### Text passage:
I posited that Exhibitors need to cut their current theater ownership by 20-40% just to have a chance at longer-term survival, let alone having the capital from operating cash flows to make both upkeep and evolutionary changes to the theatrical product they offer.
In this piece, we’ll assume that Exhibitor CFOs are working through their cost-cutting strategies and wish to improve their monetization capabilities for present-level of theatrical demand. There is a lot of work to be done so let’s get into it.
Current State of Monetization
Looking at the inflation-adjusted numbers for the past 35 years, ticket prices have remained flat for effectively 20 years:
Because attendance has fallen while screens were continuously built, the monetization rate per screen fell 28% through 2019. Note that these include only admissions, not concessions, and as I’ll discuss shortly, concessions are hugely important to further develop for each Exhibitor.

### Information provided:
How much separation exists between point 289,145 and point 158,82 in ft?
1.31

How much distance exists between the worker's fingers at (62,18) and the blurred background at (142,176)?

### Work instructions:
**a.** In the theater monetization passage, write out the text starting at "I posited that" and ending at "get into it.".
**b.** Shorten the paragraph of the theater monetization passage that begins "Because attendance has fallen" while keeping its main facts.

### Per-task outputs:
**a.**
I posited that Exhibitors need to cut their current theater ownership by 20-40% just to have a chance at longer-term survival, let alone having the capital from operating cash flows to make both upkeep and evolutionary changes to the theatrical product they offer.
In this piece, we’ll assume that Exhibitor CFOs are working through their cost-cutting strategies and wish to improve their monetization capabilities for present-level of theatrical demand. There is a lot of work to be done so let’s get into it.

**b.** With attendance falling and screens still being built, the monetization rate per screen dropped 28% through 2019. That figure covers admissions only. Concessions are excluded, and they are hugely important for each Exhibitor to develop further.